In January, Luckern ruled in favor of Apple and RIM, agreeing with the companies' claim that the patent was invalid because it was an "obvious variation of an earlier invention." The judge's ruling came as a surprise to some because Kodak had already asserted the patent in question against Samsung and LG to win as much as $950 million in licensing revenue from the South Korean electronics makers.
"His particular ruling certainly put a crimp in Kodak's plans to monetize the value of this portfolio," Raffery Capital analyst Mark Kaufman said. "It was the first time they had run into a judge of any form where they had lost a decision, even if it was preliminary."
A review by the six-member commission upheld parts of Luckern's decision, while also sending some aspects of the case back him for a final decision. The final decision was expected at the end of this month.
Kodak CEO Antonio Perez has said a favorable result in its dispute with Apple and RIM could bring in as much as $1 billion in royalty revenue for the struggling company, whose market capitalization has fallen to just under $650 million.
With a new judge set to rule on the case, Kodak could benefit from the switch. Investors apparently viewed the news as beneficial to Kodak, as shares of the company jumped 4.9 percent to $2.37 on Wednesday.

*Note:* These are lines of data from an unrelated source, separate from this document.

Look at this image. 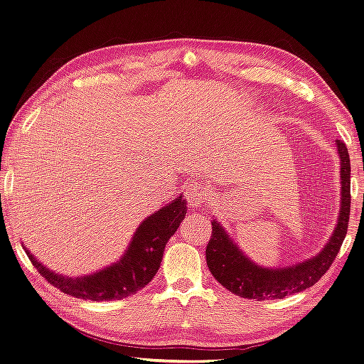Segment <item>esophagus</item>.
Wrapping results in <instances>:
<instances>
[{
	"label": "esophagus",
	"mask_w": 364,
	"mask_h": 364,
	"mask_svg": "<svg viewBox=\"0 0 364 364\" xmlns=\"http://www.w3.org/2000/svg\"><path fill=\"white\" fill-rule=\"evenodd\" d=\"M184 196L192 207H203L205 204V191L200 183H191L186 186Z\"/></svg>",
	"instance_id": "1"
}]
</instances>
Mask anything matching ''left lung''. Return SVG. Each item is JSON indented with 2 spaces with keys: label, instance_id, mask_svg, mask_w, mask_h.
<instances>
[{
  "label": "left lung",
  "instance_id": "obj_1",
  "mask_svg": "<svg viewBox=\"0 0 364 364\" xmlns=\"http://www.w3.org/2000/svg\"><path fill=\"white\" fill-rule=\"evenodd\" d=\"M340 159V210L334 232L326 245L309 259L287 267H264L253 262L223 224L213 218L212 236L205 248L207 267L228 291L244 299H284L304 291L323 276L345 241L350 212V163L343 141H336Z\"/></svg>",
  "mask_w": 364,
  "mask_h": 364
}]
</instances>
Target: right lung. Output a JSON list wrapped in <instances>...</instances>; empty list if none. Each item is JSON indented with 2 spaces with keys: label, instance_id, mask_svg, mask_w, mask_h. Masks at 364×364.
<instances>
[{
  "label": "right lung",
  "instance_id": "right-lung-1",
  "mask_svg": "<svg viewBox=\"0 0 364 364\" xmlns=\"http://www.w3.org/2000/svg\"><path fill=\"white\" fill-rule=\"evenodd\" d=\"M186 212H188V203L183 195H178L161 209L144 218L134 232L127 250L116 262L95 273L77 277L51 272L48 267L38 261L32 252L27 250L24 244L23 247L41 276H44L62 293L91 302L119 300L136 294L157 274L164 247L180 227Z\"/></svg>",
  "mask_w": 364,
  "mask_h": 364
}]
</instances>
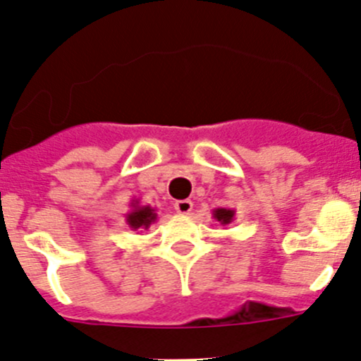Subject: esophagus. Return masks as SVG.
<instances>
[{"label":"esophagus","mask_w":361,"mask_h":361,"mask_svg":"<svg viewBox=\"0 0 361 361\" xmlns=\"http://www.w3.org/2000/svg\"><path fill=\"white\" fill-rule=\"evenodd\" d=\"M192 207H194V202L190 199H181V201L174 202V209L180 214H188L192 211Z\"/></svg>","instance_id":"obj_1"}]
</instances>
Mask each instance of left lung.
Masks as SVG:
<instances>
[{
	"instance_id": "obj_1",
	"label": "left lung",
	"mask_w": 361,
	"mask_h": 361,
	"mask_svg": "<svg viewBox=\"0 0 361 361\" xmlns=\"http://www.w3.org/2000/svg\"><path fill=\"white\" fill-rule=\"evenodd\" d=\"M234 214L235 211L231 209V207H216V209H213V218L216 221H220L221 225L231 224L234 220Z\"/></svg>"
}]
</instances>
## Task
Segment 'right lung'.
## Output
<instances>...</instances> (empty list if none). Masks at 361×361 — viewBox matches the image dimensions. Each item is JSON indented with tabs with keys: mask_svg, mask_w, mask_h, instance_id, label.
Wrapping results in <instances>:
<instances>
[{
	"mask_svg": "<svg viewBox=\"0 0 361 361\" xmlns=\"http://www.w3.org/2000/svg\"><path fill=\"white\" fill-rule=\"evenodd\" d=\"M129 207L130 209L126 213V221L130 231L143 232L157 220V209L155 207L141 206L140 201H136V199L129 204Z\"/></svg>",
	"mask_w": 361,
	"mask_h": 361,
	"instance_id": "1",
	"label": "right lung"
}]
</instances>
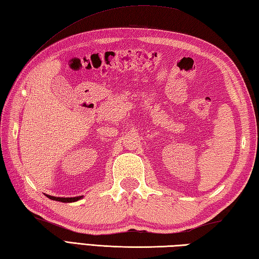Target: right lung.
Instances as JSON below:
<instances>
[{"mask_svg": "<svg viewBox=\"0 0 259 259\" xmlns=\"http://www.w3.org/2000/svg\"><path fill=\"white\" fill-rule=\"evenodd\" d=\"M48 197L50 198L52 200H56V201H61V202H74V201H78L80 199L83 198V196H78V197H53V196H49Z\"/></svg>", "mask_w": 259, "mask_h": 259, "instance_id": "obj_1", "label": "right lung"}]
</instances>
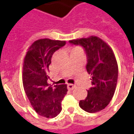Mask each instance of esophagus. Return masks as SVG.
<instances>
[{"label":"esophagus","instance_id":"34e87169","mask_svg":"<svg viewBox=\"0 0 134 134\" xmlns=\"http://www.w3.org/2000/svg\"><path fill=\"white\" fill-rule=\"evenodd\" d=\"M75 85H72V84H68L67 85V88H68V90H72L75 89Z\"/></svg>","mask_w":134,"mask_h":134}]
</instances>
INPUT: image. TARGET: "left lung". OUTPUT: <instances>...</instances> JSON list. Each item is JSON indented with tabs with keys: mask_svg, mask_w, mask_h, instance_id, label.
Instances as JSON below:
<instances>
[{
	"mask_svg": "<svg viewBox=\"0 0 134 134\" xmlns=\"http://www.w3.org/2000/svg\"><path fill=\"white\" fill-rule=\"evenodd\" d=\"M80 45L87 57L86 70L92 76V85L87 97L80 102L85 111L95 113L104 109L112 99L118 80V65L112 49L97 37L92 36L69 41Z\"/></svg>",
	"mask_w": 134,
	"mask_h": 134,
	"instance_id": "left-lung-1",
	"label": "left lung"
}]
</instances>
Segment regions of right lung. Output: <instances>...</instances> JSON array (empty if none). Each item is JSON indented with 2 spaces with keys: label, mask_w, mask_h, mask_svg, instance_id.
I'll return each instance as SVG.
<instances>
[{
  "label": "right lung",
  "mask_w": 134,
  "mask_h": 134,
  "mask_svg": "<svg viewBox=\"0 0 134 134\" xmlns=\"http://www.w3.org/2000/svg\"><path fill=\"white\" fill-rule=\"evenodd\" d=\"M65 41L41 39L32 43L24 59L23 83L25 92L37 114L53 118L62 111L61 103L67 85H48L49 65L52 54L64 46Z\"/></svg>",
  "instance_id": "right-lung-1"
}]
</instances>
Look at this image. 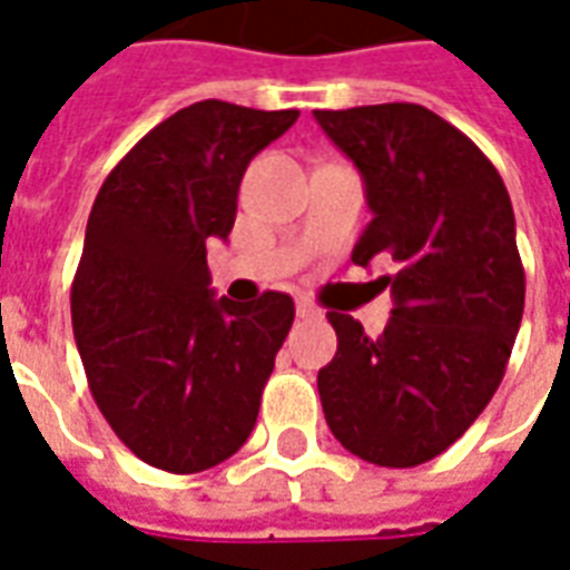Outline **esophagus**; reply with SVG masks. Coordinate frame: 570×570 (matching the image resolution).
<instances>
[{
  "label": "esophagus",
  "mask_w": 570,
  "mask_h": 570,
  "mask_svg": "<svg viewBox=\"0 0 570 570\" xmlns=\"http://www.w3.org/2000/svg\"><path fill=\"white\" fill-rule=\"evenodd\" d=\"M315 315H322V309H318L313 301L301 297V301H297V318H315Z\"/></svg>",
  "instance_id": "34e87169"
}]
</instances>
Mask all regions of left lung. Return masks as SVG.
Listing matches in <instances>:
<instances>
[{
  "instance_id": "obj_1",
  "label": "left lung",
  "mask_w": 570,
  "mask_h": 570,
  "mask_svg": "<svg viewBox=\"0 0 570 570\" xmlns=\"http://www.w3.org/2000/svg\"><path fill=\"white\" fill-rule=\"evenodd\" d=\"M358 166L373 222L352 261L392 257V322L367 336L327 313L334 361L318 371L327 428L380 468L438 459L504 380L525 306V269L504 181L476 145L425 106L315 111Z\"/></svg>"
}]
</instances>
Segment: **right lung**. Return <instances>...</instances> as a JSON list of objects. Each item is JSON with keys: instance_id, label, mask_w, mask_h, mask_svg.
<instances>
[{"instance_id": "1", "label": "right lung", "mask_w": 570, "mask_h": 570, "mask_svg": "<svg viewBox=\"0 0 570 570\" xmlns=\"http://www.w3.org/2000/svg\"><path fill=\"white\" fill-rule=\"evenodd\" d=\"M297 115L194 102L145 132L94 199L72 282L75 343L99 413L151 468H215L255 428L294 301H218L206 243L234 230L245 166Z\"/></svg>"}]
</instances>
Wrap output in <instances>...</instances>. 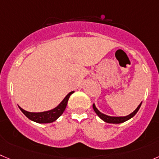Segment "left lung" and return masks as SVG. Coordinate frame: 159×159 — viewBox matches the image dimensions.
<instances>
[{"label": "left lung", "instance_id": "left-lung-1", "mask_svg": "<svg viewBox=\"0 0 159 159\" xmlns=\"http://www.w3.org/2000/svg\"><path fill=\"white\" fill-rule=\"evenodd\" d=\"M141 104H142V102L140 104V105H138V107H137V108H136V109L134 110V111H133L132 113H130V114L128 115V116H107V115L101 113V111H100L99 110H98V108H96V106H95L94 104H93V110H94L95 112H96V114L98 115V116H99V117L101 118L102 120L105 121V122H108V123L118 124V123H122V122H126V121L129 120V119H130L131 118L134 117V116H135L136 114H137V112L138 111V110L140 109V106H141Z\"/></svg>", "mask_w": 159, "mask_h": 159}]
</instances>
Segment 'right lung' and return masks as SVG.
<instances>
[{
    "label": "right lung",
    "mask_w": 159,
    "mask_h": 159,
    "mask_svg": "<svg viewBox=\"0 0 159 159\" xmlns=\"http://www.w3.org/2000/svg\"><path fill=\"white\" fill-rule=\"evenodd\" d=\"M73 93L74 91H71L70 93H68L58 106L49 111H42V112H30V111L22 109L20 106H19V108L28 119L33 122H36L37 123H50V122H54L62 115L67 106L69 97Z\"/></svg>",
    "instance_id": "add662e5"
}]
</instances>
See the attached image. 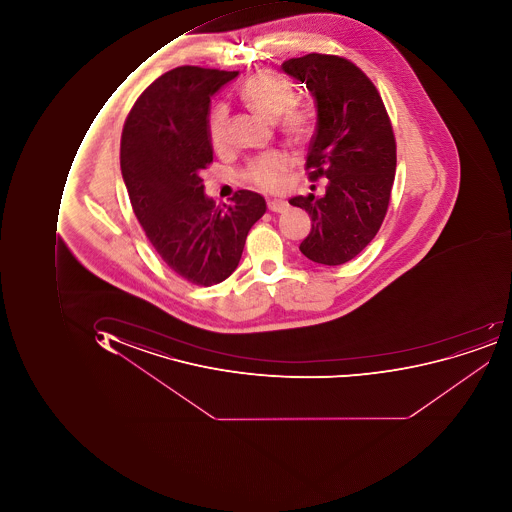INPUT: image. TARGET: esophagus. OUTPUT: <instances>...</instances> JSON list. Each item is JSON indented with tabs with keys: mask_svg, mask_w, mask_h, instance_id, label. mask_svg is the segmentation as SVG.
I'll return each mask as SVG.
<instances>
[{
	"mask_svg": "<svg viewBox=\"0 0 512 512\" xmlns=\"http://www.w3.org/2000/svg\"><path fill=\"white\" fill-rule=\"evenodd\" d=\"M289 204L283 200H269L268 201V209L271 212H277V214H283V212L288 211Z\"/></svg>",
	"mask_w": 512,
	"mask_h": 512,
	"instance_id": "esophagus-1",
	"label": "esophagus"
}]
</instances>
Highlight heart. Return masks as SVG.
Returning <instances> with one entry per match:
<instances>
[{
  "mask_svg": "<svg viewBox=\"0 0 512 512\" xmlns=\"http://www.w3.org/2000/svg\"><path fill=\"white\" fill-rule=\"evenodd\" d=\"M240 98L258 114L269 120L281 116L284 131L292 135H303L308 131L311 112L308 107L292 104L295 100L294 86L286 78L271 72H257L244 81ZM209 141L215 151L228 144V109L224 104L215 107L209 117ZM292 166L291 155L283 151L269 152L249 161L244 169V178L249 184L264 192H277L283 188L284 177Z\"/></svg>",
  "mask_w": 512,
  "mask_h": 512,
  "instance_id": "b5f03b06",
  "label": "heart"
}]
</instances>
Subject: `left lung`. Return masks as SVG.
<instances>
[{
	"label": "left lung",
	"mask_w": 512,
	"mask_h": 512,
	"mask_svg": "<svg viewBox=\"0 0 512 512\" xmlns=\"http://www.w3.org/2000/svg\"><path fill=\"white\" fill-rule=\"evenodd\" d=\"M281 67L317 101L304 169L311 181L329 180L323 197L289 200L311 215L300 251L326 266L348 263L371 243L388 212L397 166L388 111L368 75L346 58L308 54Z\"/></svg>",
	"instance_id": "8db88e82"
}]
</instances>
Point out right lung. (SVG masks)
Here are the masks:
<instances>
[{
  "instance_id": "add662e5",
  "label": "right lung",
  "mask_w": 512,
  "mask_h": 512,
  "mask_svg": "<svg viewBox=\"0 0 512 512\" xmlns=\"http://www.w3.org/2000/svg\"><path fill=\"white\" fill-rule=\"evenodd\" d=\"M238 72L180 66L144 89L124 121L121 174L135 217L167 268L197 286H212L237 269L266 201L235 192L215 206L200 174L212 163L211 97Z\"/></svg>"
}]
</instances>
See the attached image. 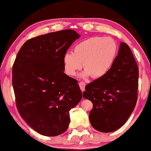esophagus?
Instances as JSON below:
<instances>
[{
  "label": "esophagus",
  "mask_w": 151,
  "mask_h": 151,
  "mask_svg": "<svg viewBox=\"0 0 151 151\" xmlns=\"http://www.w3.org/2000/svg\"><path fill=\"white\" fill-rule=\"evenodd\" d=\"M79 86H80L81 88V90L82 92H84V91H85V83H84V82H80L79 83Z\"/></svg>",
  "instance_id": "obj_1"
}]
</instances>
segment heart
Segmentation results:
<instances>
[{"instance_id":"heart-1","label":"heart","mask_w":151,"mask_h":151,"mask_svg":"<svg viewBox=\"0 0 151 151\" xmlns=\"http://www.w3.org/2000/svg\"><path fill=\"white\" fill-rule=\"evenodd\" d=\"M117 45L111 37H93L79 42L73 48V52H66L63 61L65 73L75 76L83 67L80 76L93 78L103 77L109 72L115 58Z\"/></svg>"}]
</instances>
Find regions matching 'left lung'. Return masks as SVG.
<instances>
[{
    "label": "left lung",
    "instance_id": "obj_1",
    "mask_svg": "<svg viewBox=\"0 0 151 151\" xmlns=\"http://www.w3.org/2000/svg\"><path fill=\"white\" fill-rule=\"evenodd\" d=\"M138 85L136 60L129 46L121 42L109 72L88 84L83 94L93 104L89 119L94 129L111 132L123 126L136 106Z\"/></svg>",
    "mask_w": 151,
    "mask_h": 151
}]
</instances>
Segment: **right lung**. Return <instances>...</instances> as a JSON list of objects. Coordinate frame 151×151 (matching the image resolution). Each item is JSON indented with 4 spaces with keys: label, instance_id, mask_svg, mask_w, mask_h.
I'll list each match as a JSON object with an SVG mask.
<instances>
[{
    "label": "right lung",
    "instance_id": "add662e5",
    "mask_svg": "<svg viewBox=\"0 0 151 151\" xmlns=\"http://www.w3.org/2000/svg\"><path fill=\"white\" fill-rule=\"evenodd\" d=\"M81 35L73 30L28 40L12 66V86L20 115L35 131L55 137L67 130L69 111L78 104V82L64 73L63 58Z\"/></svg>",
    "mask_w": 151,
    "mask_h": 151
}]
</instances>
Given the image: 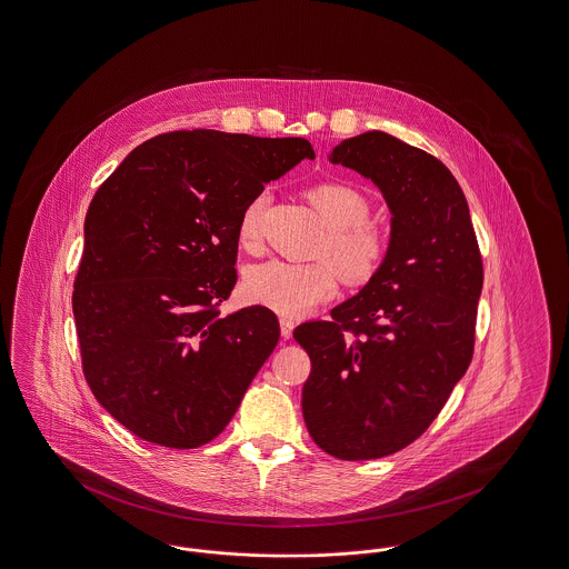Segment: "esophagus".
<instances>
[{
  "label": "esophagus",
  "instance_id": "34e87169",
  "mask_svg": "<svg viewBox=\"0 0 569 569\" xmlns=\"http://www.w3.org/2000/svg\"><path fill=\"white\" fill-rule=\"evenodd\" d=\"M293 328H296L293 319H289V317H282V319H280V335H282V339H291Z\"/></svg>",
  "mask_w": 569,
  "mask_h": 569
}]
</instances>
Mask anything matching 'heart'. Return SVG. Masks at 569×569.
Returning <instances> with one entry per match:
<instances>
[{"label": "heart", "mask_w": 569, "mask_h": 569, "mask_svg": "<svg viewBox=\"0 0 569 569\" xmlns=\"http://www.w3.org/2000/svg\"><path fill=\"white\" fill-rule=\"evenodd\" d=\"M317 211L326 237L317 248L315 263L267 261L252 267L243 278V296L284 317H300L337 291V273L345 284L371 282L386 263L392 246L390 228L369 218L371 200L358 186L342 179H321L303 190ZM266 196H254L241 211L237 237L246 250L259 241ZM338 271L335 272L333 269Z\"/></svg>", "instance_id": "heart-1"}]
</instances>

"If the potential buyers or partners in the patent portfolio read [Luckern's retirement] the way I do, that this could shift things in favor of Kodak, I think they would move quicker to reach some kind of agreement," Kaufman said.
Kodak has been shopping around its digital imaging patents in hopes of finding a buyer while interest in patents have pushed patent sales to unprecedented prices. According to a report on Tuesday, Kodak has even considered selling the patent it has accused Apple and RIM of violating.
The patent situation in the technology industry grew even more tense on Wednesday when search giant Google's chief legal officer accused its competitors of running an "organized campaign" against its Android operating system by banding together to buy up "bogus patents." Microsoft rebuffed the accusations by publishing an email showing that Google had actually opted out of the group that purchased Novell's patents.
The executive remains confident that his company will prevail in the case. During Kodak quarterly earnings call, he said everyone that the company's legal tearm spoke to said the Commission's opinion is "very, very favorable" to the case.